Pull out every line of the listing that contains the word "back", and copy each one unchanged.

——

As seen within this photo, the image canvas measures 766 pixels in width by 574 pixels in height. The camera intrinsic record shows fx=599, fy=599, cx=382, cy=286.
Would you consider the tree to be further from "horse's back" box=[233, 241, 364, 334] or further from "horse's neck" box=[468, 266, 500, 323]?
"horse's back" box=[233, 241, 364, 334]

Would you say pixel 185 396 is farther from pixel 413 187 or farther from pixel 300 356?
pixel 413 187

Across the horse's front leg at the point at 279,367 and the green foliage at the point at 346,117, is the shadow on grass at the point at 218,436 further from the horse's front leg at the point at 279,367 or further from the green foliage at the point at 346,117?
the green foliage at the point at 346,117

——

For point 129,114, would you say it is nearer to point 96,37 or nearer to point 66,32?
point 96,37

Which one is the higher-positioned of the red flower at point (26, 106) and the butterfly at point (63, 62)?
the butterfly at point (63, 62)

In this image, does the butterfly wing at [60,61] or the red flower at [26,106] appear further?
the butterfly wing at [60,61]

——

SOLUTION TO THE PROBLEM:
Would you consider the tree to be further from "horse's back" box=[233, 241, 364, 334] or further from "horse's neck" box=[468, 266, 500, 323]?
"horse's back" box=[233, 241, 364, 334]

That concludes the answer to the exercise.